# [DATA FOR THIS TASK]
——————————

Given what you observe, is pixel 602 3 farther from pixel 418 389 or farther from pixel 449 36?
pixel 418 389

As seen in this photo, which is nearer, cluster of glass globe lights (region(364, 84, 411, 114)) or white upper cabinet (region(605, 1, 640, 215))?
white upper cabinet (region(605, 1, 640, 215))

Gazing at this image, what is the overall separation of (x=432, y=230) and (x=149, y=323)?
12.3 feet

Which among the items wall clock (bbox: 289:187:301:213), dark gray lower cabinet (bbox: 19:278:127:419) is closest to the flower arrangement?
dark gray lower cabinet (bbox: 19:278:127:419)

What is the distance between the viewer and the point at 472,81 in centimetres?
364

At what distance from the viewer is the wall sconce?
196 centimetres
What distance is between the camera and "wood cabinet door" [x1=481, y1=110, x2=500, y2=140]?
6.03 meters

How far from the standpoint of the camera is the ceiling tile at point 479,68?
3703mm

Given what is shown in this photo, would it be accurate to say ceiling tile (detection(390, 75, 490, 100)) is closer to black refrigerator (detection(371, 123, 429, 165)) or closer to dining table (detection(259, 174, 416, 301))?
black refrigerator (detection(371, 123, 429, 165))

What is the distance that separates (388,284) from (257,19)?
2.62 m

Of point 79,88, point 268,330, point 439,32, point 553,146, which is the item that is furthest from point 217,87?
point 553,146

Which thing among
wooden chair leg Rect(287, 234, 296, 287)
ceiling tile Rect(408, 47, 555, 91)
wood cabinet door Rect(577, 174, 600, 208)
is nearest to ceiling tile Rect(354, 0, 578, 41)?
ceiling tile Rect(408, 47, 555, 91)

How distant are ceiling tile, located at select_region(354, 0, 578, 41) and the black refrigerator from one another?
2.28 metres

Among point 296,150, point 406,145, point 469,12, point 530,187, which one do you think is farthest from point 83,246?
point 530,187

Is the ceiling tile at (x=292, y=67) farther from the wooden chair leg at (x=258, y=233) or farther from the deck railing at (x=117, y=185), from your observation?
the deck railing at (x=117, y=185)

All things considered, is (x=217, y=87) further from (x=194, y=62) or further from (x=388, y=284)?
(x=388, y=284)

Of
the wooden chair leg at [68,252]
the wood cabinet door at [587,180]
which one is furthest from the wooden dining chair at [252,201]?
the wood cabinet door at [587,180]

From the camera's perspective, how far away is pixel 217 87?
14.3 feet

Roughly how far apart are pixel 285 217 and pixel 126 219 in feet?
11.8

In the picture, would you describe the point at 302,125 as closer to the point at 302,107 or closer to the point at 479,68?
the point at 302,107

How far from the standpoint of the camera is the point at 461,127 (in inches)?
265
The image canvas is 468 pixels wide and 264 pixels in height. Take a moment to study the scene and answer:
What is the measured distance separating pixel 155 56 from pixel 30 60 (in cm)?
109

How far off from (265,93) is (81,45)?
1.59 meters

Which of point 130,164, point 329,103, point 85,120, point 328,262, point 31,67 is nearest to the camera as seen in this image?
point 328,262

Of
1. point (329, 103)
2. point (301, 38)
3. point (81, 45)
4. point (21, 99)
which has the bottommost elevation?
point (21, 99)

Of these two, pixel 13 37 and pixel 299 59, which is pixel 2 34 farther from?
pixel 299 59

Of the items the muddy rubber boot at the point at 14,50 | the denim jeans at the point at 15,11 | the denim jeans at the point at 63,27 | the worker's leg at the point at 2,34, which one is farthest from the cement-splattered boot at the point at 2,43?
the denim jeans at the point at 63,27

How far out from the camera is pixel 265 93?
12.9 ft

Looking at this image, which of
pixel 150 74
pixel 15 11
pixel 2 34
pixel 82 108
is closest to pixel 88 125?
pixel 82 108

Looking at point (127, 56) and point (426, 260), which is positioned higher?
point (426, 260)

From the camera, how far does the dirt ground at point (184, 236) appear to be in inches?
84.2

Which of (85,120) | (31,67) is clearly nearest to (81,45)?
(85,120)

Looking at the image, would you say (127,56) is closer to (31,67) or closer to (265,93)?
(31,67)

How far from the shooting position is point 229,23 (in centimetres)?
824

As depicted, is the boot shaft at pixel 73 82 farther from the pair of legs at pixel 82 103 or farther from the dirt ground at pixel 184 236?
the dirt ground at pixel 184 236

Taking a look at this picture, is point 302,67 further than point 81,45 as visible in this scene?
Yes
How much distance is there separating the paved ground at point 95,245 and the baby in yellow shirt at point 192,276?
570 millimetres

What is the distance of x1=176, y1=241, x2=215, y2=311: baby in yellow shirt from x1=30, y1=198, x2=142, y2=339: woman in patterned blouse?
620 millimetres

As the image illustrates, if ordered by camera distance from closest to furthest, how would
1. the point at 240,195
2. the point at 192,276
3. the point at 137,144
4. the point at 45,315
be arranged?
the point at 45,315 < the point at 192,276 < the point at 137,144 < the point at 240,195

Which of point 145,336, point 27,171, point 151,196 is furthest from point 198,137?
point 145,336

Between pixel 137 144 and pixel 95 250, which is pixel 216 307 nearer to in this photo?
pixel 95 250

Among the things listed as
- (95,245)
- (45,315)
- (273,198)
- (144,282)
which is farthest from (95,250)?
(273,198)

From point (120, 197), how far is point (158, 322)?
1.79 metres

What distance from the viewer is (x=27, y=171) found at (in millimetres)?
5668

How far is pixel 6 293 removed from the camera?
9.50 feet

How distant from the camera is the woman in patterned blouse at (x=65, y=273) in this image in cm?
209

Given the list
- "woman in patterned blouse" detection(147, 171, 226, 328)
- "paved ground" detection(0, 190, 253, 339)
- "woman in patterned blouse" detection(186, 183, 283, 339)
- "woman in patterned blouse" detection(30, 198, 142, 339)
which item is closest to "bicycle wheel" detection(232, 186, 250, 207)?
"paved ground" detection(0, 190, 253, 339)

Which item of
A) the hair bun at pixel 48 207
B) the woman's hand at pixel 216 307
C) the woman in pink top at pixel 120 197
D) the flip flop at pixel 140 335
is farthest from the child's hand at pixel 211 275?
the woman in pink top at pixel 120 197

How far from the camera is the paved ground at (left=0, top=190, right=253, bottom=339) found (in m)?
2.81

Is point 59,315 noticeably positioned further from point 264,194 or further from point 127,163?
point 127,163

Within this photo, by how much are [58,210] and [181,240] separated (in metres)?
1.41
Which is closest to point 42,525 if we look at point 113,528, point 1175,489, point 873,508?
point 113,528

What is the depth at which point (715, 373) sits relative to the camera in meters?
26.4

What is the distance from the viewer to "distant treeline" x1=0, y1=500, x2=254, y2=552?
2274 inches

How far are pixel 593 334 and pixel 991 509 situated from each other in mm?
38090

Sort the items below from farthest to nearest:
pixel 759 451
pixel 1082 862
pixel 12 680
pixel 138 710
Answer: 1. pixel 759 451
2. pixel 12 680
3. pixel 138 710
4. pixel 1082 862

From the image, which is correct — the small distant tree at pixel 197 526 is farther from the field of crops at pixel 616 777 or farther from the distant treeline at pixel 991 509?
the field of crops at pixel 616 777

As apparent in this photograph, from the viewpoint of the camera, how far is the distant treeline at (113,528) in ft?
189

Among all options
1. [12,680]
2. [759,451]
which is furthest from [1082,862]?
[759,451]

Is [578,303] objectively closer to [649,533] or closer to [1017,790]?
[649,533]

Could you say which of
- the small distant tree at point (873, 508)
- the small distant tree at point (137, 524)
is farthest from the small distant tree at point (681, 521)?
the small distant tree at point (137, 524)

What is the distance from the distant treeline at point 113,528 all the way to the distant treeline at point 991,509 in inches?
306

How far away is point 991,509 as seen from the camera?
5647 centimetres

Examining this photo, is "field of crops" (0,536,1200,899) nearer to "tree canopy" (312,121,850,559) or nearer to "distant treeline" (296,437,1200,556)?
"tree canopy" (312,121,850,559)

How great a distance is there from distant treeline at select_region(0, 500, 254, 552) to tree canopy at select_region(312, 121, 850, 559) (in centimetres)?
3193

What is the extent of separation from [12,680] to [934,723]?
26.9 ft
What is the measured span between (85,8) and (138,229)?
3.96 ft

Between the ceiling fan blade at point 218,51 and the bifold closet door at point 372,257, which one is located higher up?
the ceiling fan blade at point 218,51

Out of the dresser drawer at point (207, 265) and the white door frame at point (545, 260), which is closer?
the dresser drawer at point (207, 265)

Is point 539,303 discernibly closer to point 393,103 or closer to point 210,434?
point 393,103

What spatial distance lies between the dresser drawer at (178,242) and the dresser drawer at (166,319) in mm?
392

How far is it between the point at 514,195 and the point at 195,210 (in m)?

——————————

# [WRITTEN INSTRUCTION]
Return exactly the lines from the one containing "What is the extent" through the last line of the records above, both included, and nothing else.

# [WRITTEN ANSWER]
What is the extent of separation from [12,680] to [934,723]?
26.9 ft
What is the measured span between (85,8) and (138,229)?
3.96 ft

Between the ceiling fan blade at point 218,51 and the bifold closet door at point 372,257, which one is located higher up?
the ceiling fan blade at point 218,51

Out of the dresser drawer at point (207, 265) and the white door frame at point (545, 260), which is closer?
the dresser drawer at point (207, 265)

Is point 539,303 discernibly closer to point 393,103 or closer to point 210,434?
point 393,103

What spatial distance lies between the dresser drawer at (178,242) and the dresser drawer at (166,319) in mm?
392

How far is it between the point at 514,195 and the point at 195,210 (in m)?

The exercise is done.